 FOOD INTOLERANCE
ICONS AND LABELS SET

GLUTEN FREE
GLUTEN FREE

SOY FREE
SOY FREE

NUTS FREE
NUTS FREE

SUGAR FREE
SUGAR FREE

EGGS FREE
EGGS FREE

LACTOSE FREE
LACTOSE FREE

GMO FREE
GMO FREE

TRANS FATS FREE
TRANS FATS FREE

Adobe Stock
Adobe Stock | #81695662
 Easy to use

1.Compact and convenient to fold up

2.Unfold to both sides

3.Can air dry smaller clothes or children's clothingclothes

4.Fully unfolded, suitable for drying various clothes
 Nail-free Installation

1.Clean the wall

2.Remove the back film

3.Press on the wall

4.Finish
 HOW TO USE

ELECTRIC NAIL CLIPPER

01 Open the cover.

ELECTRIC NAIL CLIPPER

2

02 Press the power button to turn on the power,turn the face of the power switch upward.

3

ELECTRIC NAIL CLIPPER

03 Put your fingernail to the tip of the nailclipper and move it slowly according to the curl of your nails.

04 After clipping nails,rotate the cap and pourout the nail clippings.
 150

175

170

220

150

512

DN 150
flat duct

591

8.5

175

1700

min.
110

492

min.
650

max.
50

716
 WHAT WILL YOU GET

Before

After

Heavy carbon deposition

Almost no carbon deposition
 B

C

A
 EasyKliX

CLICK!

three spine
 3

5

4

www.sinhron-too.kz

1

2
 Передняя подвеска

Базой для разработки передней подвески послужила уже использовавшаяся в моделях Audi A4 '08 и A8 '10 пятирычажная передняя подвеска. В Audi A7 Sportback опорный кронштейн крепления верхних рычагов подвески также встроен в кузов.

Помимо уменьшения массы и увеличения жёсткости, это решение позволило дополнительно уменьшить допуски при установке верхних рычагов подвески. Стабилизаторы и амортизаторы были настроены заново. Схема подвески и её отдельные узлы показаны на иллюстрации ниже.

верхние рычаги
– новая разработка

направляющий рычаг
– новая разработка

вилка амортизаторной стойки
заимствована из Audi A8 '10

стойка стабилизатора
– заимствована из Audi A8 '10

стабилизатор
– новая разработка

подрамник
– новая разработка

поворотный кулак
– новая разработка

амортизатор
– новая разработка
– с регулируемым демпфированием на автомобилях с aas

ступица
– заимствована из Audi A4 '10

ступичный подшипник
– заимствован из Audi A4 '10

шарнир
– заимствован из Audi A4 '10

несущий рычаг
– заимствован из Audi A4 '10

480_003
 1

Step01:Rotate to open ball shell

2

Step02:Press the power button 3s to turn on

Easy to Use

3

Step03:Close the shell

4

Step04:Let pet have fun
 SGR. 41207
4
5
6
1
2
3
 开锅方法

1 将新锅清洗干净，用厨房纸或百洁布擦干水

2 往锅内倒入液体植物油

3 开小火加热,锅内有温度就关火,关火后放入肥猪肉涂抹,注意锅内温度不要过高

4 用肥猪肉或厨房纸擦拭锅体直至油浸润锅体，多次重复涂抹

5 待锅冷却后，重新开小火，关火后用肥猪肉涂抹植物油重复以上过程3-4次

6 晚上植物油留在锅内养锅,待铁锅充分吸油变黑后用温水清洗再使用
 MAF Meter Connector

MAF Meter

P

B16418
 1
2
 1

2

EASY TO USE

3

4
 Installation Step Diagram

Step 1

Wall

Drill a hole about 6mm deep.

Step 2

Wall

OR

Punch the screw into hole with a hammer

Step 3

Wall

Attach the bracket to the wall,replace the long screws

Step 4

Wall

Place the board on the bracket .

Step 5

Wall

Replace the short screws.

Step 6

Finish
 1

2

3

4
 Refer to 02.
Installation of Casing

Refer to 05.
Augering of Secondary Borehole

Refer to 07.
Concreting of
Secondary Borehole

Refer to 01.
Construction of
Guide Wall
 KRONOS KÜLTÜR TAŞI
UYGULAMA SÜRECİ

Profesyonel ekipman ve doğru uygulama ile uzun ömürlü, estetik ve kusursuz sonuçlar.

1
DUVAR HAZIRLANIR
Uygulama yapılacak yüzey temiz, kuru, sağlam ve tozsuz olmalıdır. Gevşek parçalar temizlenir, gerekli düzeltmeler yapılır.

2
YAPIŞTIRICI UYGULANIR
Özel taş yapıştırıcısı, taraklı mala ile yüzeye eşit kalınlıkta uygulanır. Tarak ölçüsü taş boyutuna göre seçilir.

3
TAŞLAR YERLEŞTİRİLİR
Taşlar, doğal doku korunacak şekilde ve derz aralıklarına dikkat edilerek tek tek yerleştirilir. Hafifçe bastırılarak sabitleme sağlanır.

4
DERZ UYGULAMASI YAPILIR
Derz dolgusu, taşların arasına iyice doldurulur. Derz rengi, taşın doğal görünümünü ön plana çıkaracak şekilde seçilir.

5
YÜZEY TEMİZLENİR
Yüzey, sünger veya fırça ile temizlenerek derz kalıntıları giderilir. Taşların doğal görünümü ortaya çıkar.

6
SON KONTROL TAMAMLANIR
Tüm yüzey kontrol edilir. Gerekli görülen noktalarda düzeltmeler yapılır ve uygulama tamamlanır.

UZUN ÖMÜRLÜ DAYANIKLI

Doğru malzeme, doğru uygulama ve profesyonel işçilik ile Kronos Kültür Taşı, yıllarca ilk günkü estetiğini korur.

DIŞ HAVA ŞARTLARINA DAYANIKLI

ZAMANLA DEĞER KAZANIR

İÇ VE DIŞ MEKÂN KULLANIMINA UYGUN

- - -

▶ [PROMPT] Print the data in full, with each line exactly as given.

▶ [RESPONSE FOR THIS EXERCISE]
 FOOD INTOLERANCE
ICONS AND LABELS SET

GLUTEN FREE
GLUTEN FREE

SOY FREE
SOY FREE

NUTS FREE
NUTS FREE

SUGAR FREE
SUGAR FREE

EGGS FREE
EGGS FREE

LACTOSE FREE
LACTOSE FREE

GMO FREE
GMO FREE

TRANS FATS FREE
TRANS FATS FREE

Adobe Stock
Adobe Stock | #81695662
 Easy to use

1.Compact and convenient to fold up

2.Unfold to both sides

3.Can air dry smaller clothes or children's clothingclothes

4.Fully unfolded, suitable for drying various clothes
 Nail-free Installation

1.Clean the wall

2.Remove the back film

3.Press on the wall

4.Finish
 HOW TO USE

ELECTRIC NAIL CLIPPER

01 Open the cover.

ELECTRIC NAIL CLIPPER

2

02 Press the power button to turn on the power,turn the face of the power switch upward.

3

ELECTRIC NAIL CLIPPER

03 Put your fingernail to the tip of the nailclipper and move it slowly according to the curl of your nails.

04 After clipping nails,rotate the cap and pourout the nail clippings.
 150

175

170

220

150

512

DN 150
flat duct

591

8.5

175

1700

min.
110

492

min.
650

max.
50

716
 WHAT WILL YOU GET

Before

After

Heavy carbon deposition

Almost no carbon deposition
 B

C

A
 EasyKliX

CLICK!

three spine
 3

5

4

www.sinhron-too.kz

1

2
 Передняя подвеска

Базой для разработки передней подвески послужила уже использовавшаяся в моделях Audi A4 '08 и A8 '10 пятирычажная передняя подвеска. В Audi A7 Sportback опорный кронштейн крепления верхних рычагов подвески также встроен в кузов.

Помимо уменьшения массы и увеличения жёсткости, это решение позволило дополнительно уменьшить допуски при установке верхних рычагов подвески. Стабилизаторы и амортизаторы были настроены заново. Схема подвески и её отдельные узлы показаны на иллюстрации ниже.

верхние рычаги
– новая разработка

направляющий рычаг
– новая разработка

вилка амортизаторной стойки
заимствована из Audi A8 '10

стойка стабилизатора
– заимствована из Audi A8 '10

стабилизатор
– новая разработка

подрамник
– новая разработка

поворотный кулак
– новая разработка

амортизатор
– новая разработка
– с регулируемым демпфированием на автомобилях с aas

ступица
– заимствована из Audi A4 '10

ступичный подшипник
– заимствован из Audi A4 '10

шарнир
– заимствован из Audi A4 '10

несущий рычаг
– заимствован из Audi A4 '10

480_003
 1

Step01:Rotate to open ball shell

2

Step02:Press the power button 3s to turn on

Easy to Use

3

Step03:Close the shell

4

Step04:Let pet have fun
 SGR. 41207
4
5
6
1
2
3
 开锅方法

1 将新锅清洗干净，用厨房纸或百洁布擦干水

2 往锅内倒入液体植物油

3 开小火加热,锅内有温度就关火,关火后放入肥猪肉涂抹,注意锅内温度不要过高

4 用肥猪肉或厨房纸擦拭锅体直至油浸润锅体，多次重复涂抹

5 待锅冷却后，重新开小火，关火后用肥猪肉涂抹植物油重复以上过程3-4次

6 晚上植物油留在锅内养锅,待铁锅充分吸油变黑后用温水清洗再使用
 MAF Meter Connector

MAF Meter

P

B16418
 1
2
 1

2

EASY TO USE

3

4
 Installation Step Diagram

Step 1

Wall

Drill a hole about 6mm deep.

Step 2

Wall

OR

Punch the screw into hole with a hammer

Step 3

Wall

Attach the bracket to the wall,replace the long screws

Step 4

Wall

Place the board on the bracket .

Step 5

Wall

Replace the short screws.

Step 6

Finish
 1

2

3

4
 Refer to 02.
Installation of Casing

Refer to 05.
Augering of Secondary Borehole

Refer to 07.
Concreting of
Secondary Borehole

Refer to 01.
Construction of
Guide Wall
 KRONOS KÜLTÜR TAŞI
UYGULAMA SÜRECİ

Profesyonel ekipman ve doğru uygulama ile uzun ömürlü, estetik ve kusursuz sonuçlar.

1
DUVAR HAZIRLANIR
Uygulama yapılacak yüzey temiz, kuru, sağlam ve tozsuz olmalıdır. Gevşek parçalar temizlenir, gerekli düzeltmeler yapılır.

2
YAPIŞTIRICI UYGULANIR
Özel taş yapıştırıcısı, taraklı mala ile yüzeye eşit kalınlıkta uygulanır. Tarak ölçüsü taş boyutuna göre seçilir.

3
TAŞLAR YERLEŞTİRİLİR
Taşlar, doğal doku korunacak şekilde ve derz aralıklarına dikkat edilerek tek tek yerleştirilir. Hafifçe bastırılarak sabitleme sağlanır.

4
DERZ UYGULAMASI YAPILIR
Derz dolgusu, taşların arasına iyice doldurulur. Derz rengi, taşın doğal görünümünü ön plana çıkaracak şekilde seçilir.

5
YÜZEY TEMİZLENİR
Yüzey, sünger veya fırça ile temizlenerek derz kalıntıları giderilir. Taşların doğal görünümü ortaya çıkar.

6
SON KONTROL TAMAMLANIR
Tüm yüzey kontrol edilir. Gerekli görülen noktalarda düzeltmeler yapılır ve uygulama tamamlanır.

UZUN ÖMÜRLÜ DAYANIKLI

Doğru malzeme, doğru uygulama ve profesyonel işçilik ile Kronos Kültür Taşı, yıllarca ilk günkü estetiğini korur.

DIŞ HAVA ŞARTLARINA DAYANIKLI

ZAMANLA DEĞER KAZANIR

İÇ VE DIŞ MEKÂN KULLANIMINA UYGUN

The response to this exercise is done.